• Phillip Howells

Humanities on the Edge Preview: Annie McClanahan


As we begin the first semester of the 2019/20 school year, we anticipate the resumption of the Humanities on the Edge speaking series, celebrating its 10th year of operating. To help us kick off the school year right, Dr. Annie McClanahan, associate professor of English at UC Irvine, will be presenting a talk titled “Tipwork, Gigwork, and Automation” from 5:30 to 7:00 in the Sheldon Museum of Art on Thursday September 5th. Dr. McClanahan’s research interests include “Contemporary American literature and culture; Economic thought and history; [and] Marxist theory,” and her presentation will no doubt utilize her current research into contemporary cultural representations of work.

Last year, Humanities on the Edge revolved around the theme of a “Post-Truth” society and the problems of communication in a political and cultural atmosphere devoid of public trust.
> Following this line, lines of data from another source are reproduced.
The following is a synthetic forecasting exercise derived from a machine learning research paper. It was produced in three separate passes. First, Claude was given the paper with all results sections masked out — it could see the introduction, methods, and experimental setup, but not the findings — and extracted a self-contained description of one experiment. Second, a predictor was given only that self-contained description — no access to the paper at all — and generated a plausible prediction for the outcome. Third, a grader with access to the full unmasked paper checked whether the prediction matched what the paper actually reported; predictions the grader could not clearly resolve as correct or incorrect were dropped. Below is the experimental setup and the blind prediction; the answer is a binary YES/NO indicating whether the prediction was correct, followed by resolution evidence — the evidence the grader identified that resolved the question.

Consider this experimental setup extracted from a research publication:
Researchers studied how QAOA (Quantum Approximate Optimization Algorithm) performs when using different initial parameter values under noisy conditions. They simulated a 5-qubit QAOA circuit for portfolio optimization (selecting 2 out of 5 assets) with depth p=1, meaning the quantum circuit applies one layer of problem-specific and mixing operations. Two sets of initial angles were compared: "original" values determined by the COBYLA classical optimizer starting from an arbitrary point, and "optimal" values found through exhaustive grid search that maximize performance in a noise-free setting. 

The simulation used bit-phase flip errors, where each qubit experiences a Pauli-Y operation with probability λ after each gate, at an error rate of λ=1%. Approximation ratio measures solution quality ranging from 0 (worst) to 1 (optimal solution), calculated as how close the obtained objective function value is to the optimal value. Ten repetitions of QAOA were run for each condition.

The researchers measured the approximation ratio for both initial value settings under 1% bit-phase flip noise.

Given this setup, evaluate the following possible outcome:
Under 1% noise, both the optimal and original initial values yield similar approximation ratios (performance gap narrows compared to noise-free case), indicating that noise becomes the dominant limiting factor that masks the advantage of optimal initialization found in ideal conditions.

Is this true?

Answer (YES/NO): NO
This year, we continue that theme, not necessarily in words but in concentration, by discussing the economic and social ramifications of the world events that have brought us to this point. Dr. McClanahan’s insight into the cultural realities of a not-so-friendly economy will provide a distinctly grounded and pragmatic starting point for analyzing the human effects of social problems like wage stagnation and risky markets.

Dr. McClanahan’s first book, Dead Pledges: Debt, Crisis, and Twenty-First Century Culture, explores the connections between the 2008 economic recession and some of the U.S. cultural artifacts that responded to it. Dead Pledges analyses novels, poems, photographs, and films with attention to the cultural anxieties that accompany the latest drastic shifts in our economic system. Her assessment of U.S. horror film narratives particularly stands out as a stark lens on the ways in which economic risk both terrifies and lures people in, a concept familiar to those affected by the burst of the housing market bubble. Her consideration of the trope of the haunted house as a commentary on the very real danger of speculation and investment in an unstable housing market should strike home to any student currently experiencing a preponderance of loan debt. McClanahan’s positioning of the phrase “I’m in debt forever,” as a statement of resistance rather than an admission of defeat resonates for those of us watching the return on investment of a college degree dropping year after year.

As the market’s continue to fluctuate under uncertain and volatile economic dictation, Dr. McClanahan’s talk will help us to grapple with some of the financial insecurities of this present moment. When record highs on the stock market are directly followed by record lows but most of us still derive no benefit from that process, the time comes to consider the social and personal implications of those money currents. Rather than speculating about the future of the markets, Humanities on the Edge encourages everyone to come and think about the human angles of the boom and bust cycle.

We hope to see you there.

Love and Respect,

Phill Howells

McClanahan, Annie. Dead Pledges: Debt, Crisis, and Twenty-First Century Culture. Stanford UP, 2017.